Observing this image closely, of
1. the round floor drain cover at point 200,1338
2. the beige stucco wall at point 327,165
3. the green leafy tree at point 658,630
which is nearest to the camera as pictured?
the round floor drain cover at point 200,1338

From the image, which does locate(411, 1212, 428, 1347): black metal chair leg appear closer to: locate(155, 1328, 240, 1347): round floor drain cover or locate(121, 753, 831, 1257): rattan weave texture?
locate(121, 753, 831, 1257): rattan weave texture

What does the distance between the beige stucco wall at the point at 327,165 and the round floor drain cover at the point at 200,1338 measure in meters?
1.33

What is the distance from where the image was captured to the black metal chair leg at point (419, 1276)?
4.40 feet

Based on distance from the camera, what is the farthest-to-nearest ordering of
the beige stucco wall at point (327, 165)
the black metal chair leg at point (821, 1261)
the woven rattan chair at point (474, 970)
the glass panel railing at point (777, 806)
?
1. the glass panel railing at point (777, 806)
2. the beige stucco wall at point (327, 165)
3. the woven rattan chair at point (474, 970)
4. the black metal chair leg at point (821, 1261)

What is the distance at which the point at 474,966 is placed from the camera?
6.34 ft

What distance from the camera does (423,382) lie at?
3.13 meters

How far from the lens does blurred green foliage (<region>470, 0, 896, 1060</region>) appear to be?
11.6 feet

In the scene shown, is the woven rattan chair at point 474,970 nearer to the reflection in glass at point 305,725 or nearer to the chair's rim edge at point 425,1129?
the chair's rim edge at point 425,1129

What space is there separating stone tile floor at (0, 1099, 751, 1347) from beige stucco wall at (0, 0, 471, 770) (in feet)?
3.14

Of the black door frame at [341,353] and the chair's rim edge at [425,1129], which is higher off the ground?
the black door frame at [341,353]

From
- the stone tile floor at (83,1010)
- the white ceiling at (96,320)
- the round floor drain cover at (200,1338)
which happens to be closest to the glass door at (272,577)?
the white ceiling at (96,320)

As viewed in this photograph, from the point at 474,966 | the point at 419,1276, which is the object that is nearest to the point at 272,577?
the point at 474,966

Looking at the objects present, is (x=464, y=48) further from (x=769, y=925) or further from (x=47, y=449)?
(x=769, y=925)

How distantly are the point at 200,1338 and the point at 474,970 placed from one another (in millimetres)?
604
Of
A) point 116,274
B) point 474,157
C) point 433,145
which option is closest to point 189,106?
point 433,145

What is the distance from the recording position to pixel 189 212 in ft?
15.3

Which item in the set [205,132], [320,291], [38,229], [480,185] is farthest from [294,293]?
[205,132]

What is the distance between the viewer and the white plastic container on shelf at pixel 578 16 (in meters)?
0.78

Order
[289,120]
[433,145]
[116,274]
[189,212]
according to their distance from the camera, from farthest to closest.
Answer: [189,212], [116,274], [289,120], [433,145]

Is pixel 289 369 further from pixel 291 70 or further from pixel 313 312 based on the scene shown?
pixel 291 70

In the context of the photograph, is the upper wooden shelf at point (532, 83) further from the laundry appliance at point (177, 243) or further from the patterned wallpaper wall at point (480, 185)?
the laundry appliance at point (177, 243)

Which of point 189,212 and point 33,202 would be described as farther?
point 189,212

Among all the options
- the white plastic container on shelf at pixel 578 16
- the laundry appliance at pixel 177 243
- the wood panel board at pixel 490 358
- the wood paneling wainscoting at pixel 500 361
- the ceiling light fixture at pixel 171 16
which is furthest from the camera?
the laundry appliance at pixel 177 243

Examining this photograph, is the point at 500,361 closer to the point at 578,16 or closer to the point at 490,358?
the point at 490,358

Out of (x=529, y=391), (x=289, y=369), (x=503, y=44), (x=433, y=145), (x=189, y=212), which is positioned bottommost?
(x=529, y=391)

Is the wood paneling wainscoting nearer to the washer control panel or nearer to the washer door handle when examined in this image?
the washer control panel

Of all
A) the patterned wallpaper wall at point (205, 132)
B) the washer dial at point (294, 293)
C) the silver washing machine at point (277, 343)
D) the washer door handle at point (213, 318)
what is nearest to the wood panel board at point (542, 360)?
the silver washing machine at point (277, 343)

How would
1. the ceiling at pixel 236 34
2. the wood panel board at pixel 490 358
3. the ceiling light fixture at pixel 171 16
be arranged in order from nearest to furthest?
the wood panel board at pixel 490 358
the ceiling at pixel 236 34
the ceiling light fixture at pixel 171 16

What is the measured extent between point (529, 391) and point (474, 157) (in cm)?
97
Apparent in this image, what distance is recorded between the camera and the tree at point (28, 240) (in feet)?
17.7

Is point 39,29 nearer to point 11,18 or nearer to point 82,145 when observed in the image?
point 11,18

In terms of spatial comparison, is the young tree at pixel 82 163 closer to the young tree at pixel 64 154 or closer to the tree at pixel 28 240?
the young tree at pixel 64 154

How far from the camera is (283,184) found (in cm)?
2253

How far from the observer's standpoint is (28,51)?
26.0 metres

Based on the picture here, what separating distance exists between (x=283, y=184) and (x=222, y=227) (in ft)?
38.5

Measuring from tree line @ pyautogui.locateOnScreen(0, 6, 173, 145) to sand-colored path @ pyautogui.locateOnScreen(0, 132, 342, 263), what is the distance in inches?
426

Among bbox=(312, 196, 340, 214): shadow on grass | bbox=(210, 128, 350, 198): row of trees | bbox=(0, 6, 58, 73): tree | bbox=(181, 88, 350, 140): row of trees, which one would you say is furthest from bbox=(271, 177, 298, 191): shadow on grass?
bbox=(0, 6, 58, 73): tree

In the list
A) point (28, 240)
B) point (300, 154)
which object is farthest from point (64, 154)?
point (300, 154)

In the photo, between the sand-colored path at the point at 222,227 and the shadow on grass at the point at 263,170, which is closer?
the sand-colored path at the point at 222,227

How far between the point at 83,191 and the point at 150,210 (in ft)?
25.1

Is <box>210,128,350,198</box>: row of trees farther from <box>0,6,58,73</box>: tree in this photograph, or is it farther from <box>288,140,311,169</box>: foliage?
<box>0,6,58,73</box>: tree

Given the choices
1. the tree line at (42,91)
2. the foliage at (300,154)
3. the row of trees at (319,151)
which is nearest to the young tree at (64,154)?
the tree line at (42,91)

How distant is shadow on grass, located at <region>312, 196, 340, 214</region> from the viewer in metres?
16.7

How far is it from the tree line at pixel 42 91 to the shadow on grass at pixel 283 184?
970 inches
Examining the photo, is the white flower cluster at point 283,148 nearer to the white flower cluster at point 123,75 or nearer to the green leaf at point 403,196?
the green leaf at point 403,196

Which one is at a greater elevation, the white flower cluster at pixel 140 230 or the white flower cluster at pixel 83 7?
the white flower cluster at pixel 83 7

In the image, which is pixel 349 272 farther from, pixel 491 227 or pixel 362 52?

### What you should do
Rewrite all of the material above as a JSON list of strings, with one string for each line and blank lines omitted.

### Answer to the exercise
[
  "Observing this image closely, of",
  "1. the round floor drain cover at point 200,1338",
  "2. the beige stucco wall at point 327,165",
  "3. the green leafy tree at point 658,630",
  "which is nearest to the camera as pictured?",
  "the round floor drain cover at point 200,1338",
  "From the image, which does locate(411, 1212, 428, 1347): black metal chair leg appear closer to: locate(155, 1328, 240, 1347): round floor drain cover or locate(121, 753, 831, 1257): rattan weave texture?",
  "locate(121, 753, 831, 1257): rattan weave texture",
  "What does the distance between the beige stucco wall at the point at 327,165 and the round floor drain cover at the point at 200,1338 measure in meters?",
  "1.33",
  "What is the distance from where the image was captured to the black metal chair leg at point (419, 1276)?",
  "4.40 feet",
  "Based on distance from the camera, what is the farthest-to-nearest ordering of",
  "the beige stucco wall at point (327, 165)",
  "the black metal chair leg at point (821, 1261)",
  "the woven rattan chair at point (474, 970)",
  "the glass panel railing at point (777, 806)",
  "?",
  "1. the glass panel railing at point (777, 806)",
  "2. the beige stucco wall at point (327, 165)",
  "3. the woven rattan chair at point (474, 970)",
  "4. the black metal chair leg at point (821, 1261)",
  "What is the distance at which the point at 474,966 is placed from the camera?",
  "6.34 ft",
  "What distance from the camera does (423,382) lie at?",
  "3.13 meters",
  "How far from the lens does blurred green foliage (<region>470, 0, 896, 1060</region>) appear to be?",
  "11.6 feet",
  "In the scene shown, is the woven rattan chair at point 474,970 nearer to the reflection in glass at point 305,725 or nearer to the chair's rim edge at point 425,1129?",
  "the chair's rim edge at point 425,1129",
  "What space is there separating stone tile floor at (0, 1099, 751, 1347) from beige stucco wall at (0, 0, 471, 770) (in feet)?",
  "3.14",
  "Of the black door frame at [341,353] and the chair's rim edge at [425,1129], which is higher off the ground?",
  "the black door frame at [341,353]",
  "From",
  "- the stone tile floor at (83,1010)",
  "- the white ceiling at (96,320)",
  "- the round floor drain cover at (200,1338)",
  "which happens to be closest to the glass door at (272,577)?",
  "the white ceiling at (96,320)",
  "As viewed in this photograph, from the point at 474,966 | the point at 419,1276, which is the object that is nearest to the point at 272,577?",
  "the point at 474,966",
  "Looking at the objects present, is (x=464, y=48) further from (x=769, y=925) or further from (x=47, y=449)?",
  "(x=769, y=925)",
  "How distantly are the point at 200,1338 and the point at 474,970 placed from one another (in millimetres)?",
  "604",
  "Of",
  "A) point 116,274",
  "B) point 474,157",
  "C) point 433,145",
  "which option is closest to point 189,106?",
  "point 433,145",
  "What is the distance from the recording position to pixel 189 212 in ft?",
  "15.3",
  "Which item in the set [205,132], [320,291], [38,229], [480,185] is farthest from [294,293]?",
  "[205,132]",
  "What is the distance between the viewer and the white plastic container on shelf at pixel 578 16 (in meters)?",
  "0.78",
  "Order",
  "[289,120]",
  "[433,145]",
  "[116,274]",
  "[189,212]",
  "according to their distance from the camera, from farthest to closest.",
  "Answer: [189,212], [116,274], [289,120], [433,145]",
  "Is pixel 289 369 further from pixel 291 70 or further from pixel 313 312 based on the scene shown?",
  "pixel 291 70",
  "In the context of the photograph, is the upper wooden shelf at point (532, 83) further from the laundry appliance at point (177, 243) or further from the patterned wallpaper wall at point (480, 185)?",
  "the laundry appliance at point (177, 243)",
  "Which of point 189,212 and point 33,202 would be described as farther?",
  "point 189,212",
  "Among all the options",
  "- the white plastic container on shelf at pixel 578 16",
  "- the laundry appliance at pixel 177 243",
  "- the wood panel board at pixel 490 358",
  "- the wood paneling wainscoting at pixel 500 361",
  "- the ceiling light fixture at pixel 171 16",
  "which is furthest from the camera?",
  "the laundry appliance at pixel 177 243",
  "Examining this photograph, is the point at 500,361 closer to the point at 578,16 or closer to the point at 490,358?",
  "the point at 490,358",
  "Out of (x=529, y=391), (x=289, y=369), (x=503, y=44), (x=433, y=145), (x=189, y=212), which is positioned bottommost?",
  "(x=529, y=391)",
  "Is the wood paneling wainscoting nearer to the washer control panel or nearer to the washer door handle when examined in this image?",
  "the washer control panel",
  "Of all",
  "A) the patterned wallpaper wall at point (205, 132)",
  "B) the washer dial at point (294, 293)",
  "C) the silver washing machine at point (277, 343)",
  "D) the washer door handle at point (213, 318)",
  "what is nearest to the wood panel board at point (542, 360)?",
  "the silver washing machine at point (277, 343)",
  "How would",
  "1. the ceiling at pixel 236 34",
  "2. the wood panel board at pixel 490 358",
  "3. the ceiling light fixture at pixel 171 16",
  "be arranged in order from nearest to furthest?",
  "the wood panel board at pixel 490 358",
  "the ceiling at pixel 236 34",
  "the ceiling light fixture at pixel 171 16",
  "What is the measured extent between point (529, 391) and point (474, 157) (in cm)?",
  "97",
  "Apparent in this image, what distance is recorded between the camera and the tree at point (28, 240) (in feet)?",
  "17.7",
  "Is point 39,29 nearer to point 11,18 or nearer to point 82,145 when observed in the image?",
  "point 11,18",
  "In terms of spatial comparison, is the young tree at pixel 82 163 closer to the young tree at pixel 64 154 or closer to the tree at pixel 28 240?",
  "the young tree at pixel 64 154",
  "How far from the camera is (283,184) found (in cm)?",
  "2253",
  "How far from the observer's standpoint is (28,51)?",
  "26.0 metres",
  "Based on the picture here, what separating distance exists between (x=283, y=184) and (x=222, y=227) (in ft)?",
  "38.5",
  "Measuring from tree line @ pyautogui.locateOnScreen(0, 6, 173, 145) to sand-colored path @ pyautogui.locateOnScreen(0, 132, 342, 263), what is the distance in inches?",
  "426",
  "Among bbox=(312, 196, 340, 214): shadow on grass | bbox=(210, 128, 350, 198): row of trees | bbox=(0, 6, 58, 73): tree | bbox=(181, 88, 350, 140): row of trees, which one would you say is furthest from bbox=(271, 177, 298, 191): shadow on grass?",
  "bbox=(0, 6, 58, 73): tree",
  "In the list",
  "A) point (28, 240)",
  "B) point (300, 154)",
  "which object is farthest from point (64, 154)?",
  "point (300, 154)",
  "In the photo, between the sand-colored path at the point at 222,227 and the shadow on grass at the point at 263,170, which is closer?",
  "the sand-colored path at the point at 222,227",
  "How far between the point at 83,191 and the point at 150,210 (in ft)?",
  "25.1",
  "Is <box>210,128,350,198</box>: row of trees farther from <box>0,6,58,73</box>: tree in this photograph, or is it farther from <box>288,140,311,169</box>: foliage?",
  "<box>0,6,58,73</box>: tree",
  "Given the choices",
  "1. the tree line at (42,91)",
  "2. the foliage at (300,154)",
  "3. the row of trees at (319,151)",
  "which is nearest to the young tree at (64,154)?",
  "the tree line at (42,91)",
  "How distant is shadow on grass, located at <region>312, 196, 340, 214</region> from the viewer in metres?",
  "16.7",
  "How far is it from the tree line at pixel 42 91 to the shadow on grass at pixel 283 184?",
  "970 inches",
  "Examining the photo, is the white flower cluster at point 283,148 nearer to the white flower cluster at point 123,75 or nearer to the green leaf at point 403,196?",
  "the green leaf at point 403,196",
  "Which one is at a greater elevation, the white flower cluster at pixel 140 230 or the white flower cluster at pixel 83 7?",
  "the white flower cluster at pixel 83 7",
  "In the image, which is pixel 349 272 farther from, pixel 491 227 or pixel 362 52?"
]